No exterior, rebentaram então os gritos dos curiosos, com alguns moradores do Bairro do Aleixo a entoarem insultos dirigidos ao presidente da câmara.

O Aleixo, no Porto, já só tem três torres ao alto e os destroços de uma outra à espera de serem agora retirados. Apesar da proximidade da Rua da Mocidade da Arrábida, os destroços do edifício ficaram contidos no terreno em frente e não será necessário proceder à limpeza da artéria, pelo que os moradores deverão poder regressar a sua casa antes do meio-dia e meia.

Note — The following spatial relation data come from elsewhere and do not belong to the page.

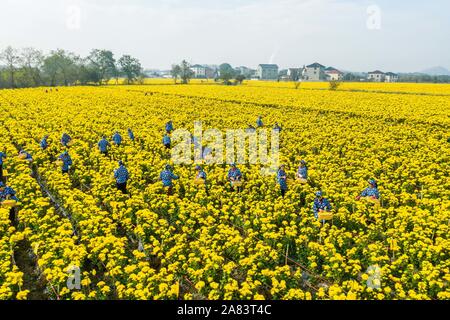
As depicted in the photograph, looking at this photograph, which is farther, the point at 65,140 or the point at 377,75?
the point at 377,75

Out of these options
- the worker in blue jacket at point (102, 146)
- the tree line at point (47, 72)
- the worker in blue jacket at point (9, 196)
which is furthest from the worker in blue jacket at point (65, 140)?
the tree line at point (47, 72)

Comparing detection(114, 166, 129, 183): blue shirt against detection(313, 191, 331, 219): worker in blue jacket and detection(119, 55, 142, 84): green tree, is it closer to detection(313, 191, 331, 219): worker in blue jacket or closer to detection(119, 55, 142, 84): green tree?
detection(313, 191, 331, 219): worker in blue jacket

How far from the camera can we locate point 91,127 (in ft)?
91.8

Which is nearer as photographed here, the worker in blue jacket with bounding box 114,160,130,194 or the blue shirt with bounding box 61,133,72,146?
the worker in blue jacket with bounding box 114,160,130,194

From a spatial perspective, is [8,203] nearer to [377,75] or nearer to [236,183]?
[236,183]

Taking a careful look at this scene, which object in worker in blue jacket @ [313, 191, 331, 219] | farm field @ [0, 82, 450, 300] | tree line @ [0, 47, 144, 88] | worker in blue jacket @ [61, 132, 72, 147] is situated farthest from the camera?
tree line @ [0, 47, 144, 88]

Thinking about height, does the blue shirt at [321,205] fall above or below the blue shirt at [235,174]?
below

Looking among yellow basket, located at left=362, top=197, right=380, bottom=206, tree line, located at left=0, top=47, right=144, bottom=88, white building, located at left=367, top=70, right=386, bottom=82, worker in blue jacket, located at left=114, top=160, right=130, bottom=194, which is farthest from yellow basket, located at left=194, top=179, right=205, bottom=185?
white building, located at left=367, top=70, right=386, bottom=82

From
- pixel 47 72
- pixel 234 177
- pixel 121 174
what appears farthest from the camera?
pixel 47 72

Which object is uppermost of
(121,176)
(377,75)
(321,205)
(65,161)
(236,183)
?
(377,75)

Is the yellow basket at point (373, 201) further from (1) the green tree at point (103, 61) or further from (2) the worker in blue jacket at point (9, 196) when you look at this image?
(1) the green tree at point (103, 61)

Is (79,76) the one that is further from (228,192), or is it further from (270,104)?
(228,192)

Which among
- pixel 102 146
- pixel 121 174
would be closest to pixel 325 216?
pixel 121 174

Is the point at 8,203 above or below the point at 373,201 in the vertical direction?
above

No final da operação, Rui Rio que, desta vez, escolheu o centro de operações para assistir à implosão (“para ser diferente” da primeira vez, quando preferiu ir para uma embarcação no meio do Douro), resumiu a queda da torre com um “correu tudo bem, uns segundos e o problema fica resolvido”.

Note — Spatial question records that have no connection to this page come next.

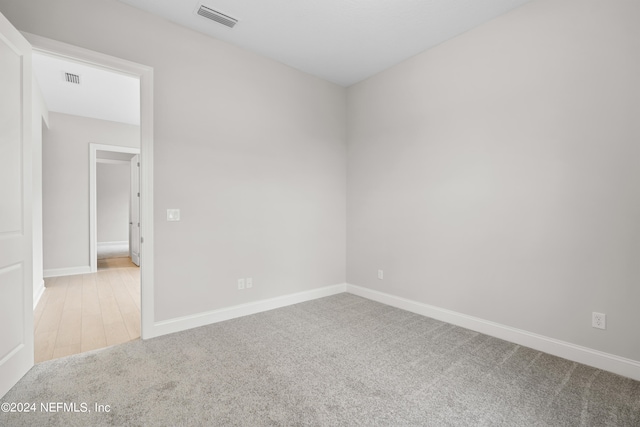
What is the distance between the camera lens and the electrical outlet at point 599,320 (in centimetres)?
218

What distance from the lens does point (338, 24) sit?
283 cm

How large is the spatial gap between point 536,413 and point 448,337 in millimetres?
1031

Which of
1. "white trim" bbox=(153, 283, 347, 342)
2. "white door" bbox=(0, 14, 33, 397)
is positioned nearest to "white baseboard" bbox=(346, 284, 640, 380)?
"white trim" bbox=(153, 283, 347, 342)

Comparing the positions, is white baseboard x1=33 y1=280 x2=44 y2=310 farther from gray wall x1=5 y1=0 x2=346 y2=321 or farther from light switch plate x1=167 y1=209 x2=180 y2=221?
light switch plate x1=167 y1=209 x2=180 y2=221

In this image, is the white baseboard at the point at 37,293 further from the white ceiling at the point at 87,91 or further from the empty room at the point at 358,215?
the white ceiling at the point at 87,91

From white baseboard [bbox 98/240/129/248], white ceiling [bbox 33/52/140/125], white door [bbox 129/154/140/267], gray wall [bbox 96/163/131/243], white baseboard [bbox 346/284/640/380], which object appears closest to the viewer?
white baseboard [bbox 346/284/640/380]

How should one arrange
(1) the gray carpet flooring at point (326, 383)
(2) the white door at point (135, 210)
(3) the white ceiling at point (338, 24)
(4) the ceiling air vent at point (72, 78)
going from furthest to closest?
1. (2) the white door at point (135, 210)
2. (4) the ceiling air vent at point (72, 78)
3. (3) the white ceiling at point (338, 24)
4. (1) the gray carpet flooring at point (326, 383)

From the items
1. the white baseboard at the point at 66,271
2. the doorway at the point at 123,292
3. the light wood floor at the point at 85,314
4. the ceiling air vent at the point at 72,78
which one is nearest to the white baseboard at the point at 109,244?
the white baseboard at the point at 66,271

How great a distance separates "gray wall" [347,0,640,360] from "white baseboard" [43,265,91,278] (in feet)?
17.8

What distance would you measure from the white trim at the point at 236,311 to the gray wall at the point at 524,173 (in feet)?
2.86

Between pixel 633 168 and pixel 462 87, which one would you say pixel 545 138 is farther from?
pixel 462 87

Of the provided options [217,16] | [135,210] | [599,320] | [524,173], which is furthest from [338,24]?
[135,210]

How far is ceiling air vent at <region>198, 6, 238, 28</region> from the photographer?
2.62 m

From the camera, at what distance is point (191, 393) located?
1870 mm
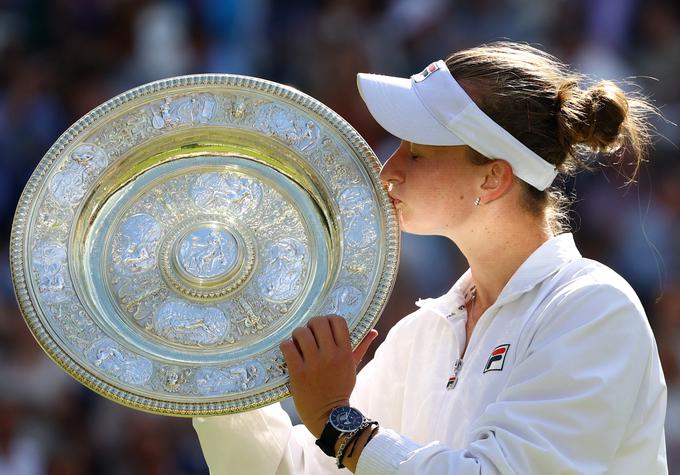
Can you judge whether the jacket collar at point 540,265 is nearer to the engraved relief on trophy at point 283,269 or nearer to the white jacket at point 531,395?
the white jacket at point 531,395

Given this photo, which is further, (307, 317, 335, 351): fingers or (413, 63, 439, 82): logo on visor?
Answer: (413, 63, 439, 82): logo on visor

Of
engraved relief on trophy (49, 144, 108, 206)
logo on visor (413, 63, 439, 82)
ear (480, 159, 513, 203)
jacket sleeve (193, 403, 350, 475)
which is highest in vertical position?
logo on visor (413, 63, 439, 82)

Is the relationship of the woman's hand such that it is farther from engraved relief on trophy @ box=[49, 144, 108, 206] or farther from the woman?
engraved relief on trophy @ box=[49, 144, 108, 206]

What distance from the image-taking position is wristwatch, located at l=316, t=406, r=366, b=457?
2355mm

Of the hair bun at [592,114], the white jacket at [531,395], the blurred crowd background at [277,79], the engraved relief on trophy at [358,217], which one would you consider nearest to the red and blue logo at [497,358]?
the white jacket at [531,395]

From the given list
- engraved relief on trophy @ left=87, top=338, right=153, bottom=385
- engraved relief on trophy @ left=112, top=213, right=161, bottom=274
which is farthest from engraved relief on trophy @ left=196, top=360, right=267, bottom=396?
engraved relief on trophy @ left=112, top=213, right=161, bottom=274

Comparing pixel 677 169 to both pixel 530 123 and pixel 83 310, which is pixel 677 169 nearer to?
pixel 530 123

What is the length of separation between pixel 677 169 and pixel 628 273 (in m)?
0.57

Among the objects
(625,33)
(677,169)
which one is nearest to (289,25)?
Answer: (625,33)

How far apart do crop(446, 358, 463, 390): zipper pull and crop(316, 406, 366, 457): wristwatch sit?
24 centimetres

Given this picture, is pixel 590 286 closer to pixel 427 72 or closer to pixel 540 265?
pixel 540 265

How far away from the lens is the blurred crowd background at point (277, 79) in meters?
5.55

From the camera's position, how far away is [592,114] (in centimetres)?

Para quem assistira à primeira implosão, em Dezembro de 2011, sobrava a ideia de que esta torre, ao contrário da 5, não rodou tanto, e não se desfez em pedaços tão pequenos, ficando inteira uma parte muito considerável da estrutura, acima do sétimo piso. “Tudo tal como estava projectado”, disse o comandante Rebelo de Carvalho, explicando que a torre 5 estava mais próxima do edifício vizinho (a torre 4, agora destruída), pelo que foi necessário aplicar uma carga explosiva que garantisse que o edifício se desfizesse em pedaços mais pequenos.

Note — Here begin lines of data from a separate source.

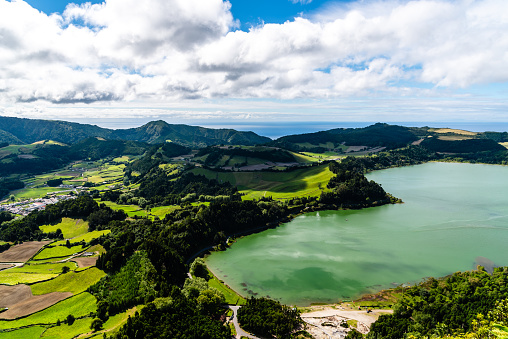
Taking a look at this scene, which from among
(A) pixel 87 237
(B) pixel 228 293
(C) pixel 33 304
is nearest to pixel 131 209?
(A) pixel 87 237

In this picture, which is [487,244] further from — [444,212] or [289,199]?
[289,199]

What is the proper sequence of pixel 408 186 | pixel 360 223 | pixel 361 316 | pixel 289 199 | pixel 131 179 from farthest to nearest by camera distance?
1. pixel 131 179
2. pixel 408 186
3. pixel 289 199
4. pixel 360 223
5. pixel 361 316

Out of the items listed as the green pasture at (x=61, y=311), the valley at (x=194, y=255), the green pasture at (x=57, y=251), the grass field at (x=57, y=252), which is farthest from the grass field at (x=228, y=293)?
the grass field at (x=57, y=252)

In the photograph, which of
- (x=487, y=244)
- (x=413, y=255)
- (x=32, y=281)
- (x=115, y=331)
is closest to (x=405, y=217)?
(x=487, y=244)

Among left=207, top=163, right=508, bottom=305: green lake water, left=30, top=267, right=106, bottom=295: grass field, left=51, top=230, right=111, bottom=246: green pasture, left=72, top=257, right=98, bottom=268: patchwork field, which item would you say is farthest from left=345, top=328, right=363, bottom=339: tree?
left=51, top=230, right=111, bottom=246: green pasture

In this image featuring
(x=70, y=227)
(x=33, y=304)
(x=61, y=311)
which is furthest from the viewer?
(x=70, y=227)

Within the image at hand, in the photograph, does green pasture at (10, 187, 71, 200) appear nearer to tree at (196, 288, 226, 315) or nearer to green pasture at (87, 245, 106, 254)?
green pasture at (87, 245, 106, 254)

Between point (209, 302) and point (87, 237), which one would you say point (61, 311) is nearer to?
point (209, 302)

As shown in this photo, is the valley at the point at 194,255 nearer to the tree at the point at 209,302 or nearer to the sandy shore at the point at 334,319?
the tree at the point at 209,302
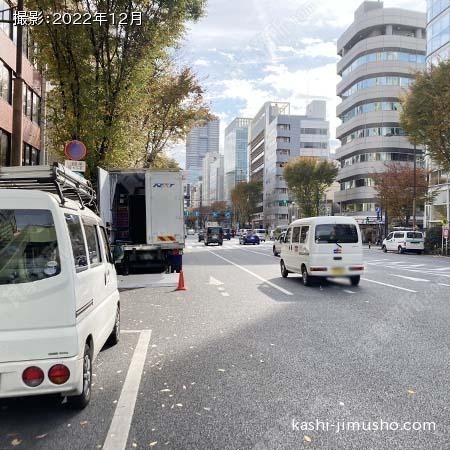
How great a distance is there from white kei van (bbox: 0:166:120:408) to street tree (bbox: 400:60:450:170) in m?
30.5

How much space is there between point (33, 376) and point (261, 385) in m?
2.20

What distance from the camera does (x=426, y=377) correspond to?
479 cm

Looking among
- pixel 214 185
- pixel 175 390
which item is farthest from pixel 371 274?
pixel 214 185

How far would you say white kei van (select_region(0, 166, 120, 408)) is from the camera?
3.34 m

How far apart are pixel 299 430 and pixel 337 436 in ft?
0.95

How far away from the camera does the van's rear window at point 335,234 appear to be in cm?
1239

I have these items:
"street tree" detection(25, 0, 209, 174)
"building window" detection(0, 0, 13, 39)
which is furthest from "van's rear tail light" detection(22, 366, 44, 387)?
"building window" detection(0, 0, 13, 39)

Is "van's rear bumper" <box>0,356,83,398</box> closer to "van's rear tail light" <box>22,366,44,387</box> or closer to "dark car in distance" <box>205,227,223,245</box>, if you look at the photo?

Ricardo Pereira, engenheiro da empresa Restrada - que também foi responsável pela implosão de 2011 - disse ao PÚBLICO que, de facto, "a parte superior do prédio podia ter-se partido mais um bocadinho", que sempre era trabalho que se poupava. Mas acrescentou que, nesse aspecto, o comportamento dos edifícios é sempre algo imprevisível e que, em todo o caso, o desabamento foi "perfeito". Do grande bloco que não se desfez hão-de tratar as retroescavadoras sem dificuldades de maior, garantiu.

"Isto tem de ser terminado", diz Rio

Rui Rio chegara ao local pouco antes das 11h, para assistir à implosão, confessando sentir-se satisfeito mas assumindo o respeito pelas pessoas do bairro. Em declarações ao jornalistas pouco antes da contagem decrescente começar, o presidente da câmara, que se fez acompanhar de toda a vereação e do empresário e ex-seleccionador nacional António Oliveira, parceiro da autarquia no fundo imobiliário que há-de transformar os terrenos do Aleixo num condomínio de luxo, assumiu estar ali com uma "mistura de sentimentos, por estar a continuar cumprir a promessa eleitoral de demolir o bairro, mas por saber respeito pela tristeza das pessoas que gostariam de poder permanecer no Aleixo, do qual recordarão "coisas boas certamente".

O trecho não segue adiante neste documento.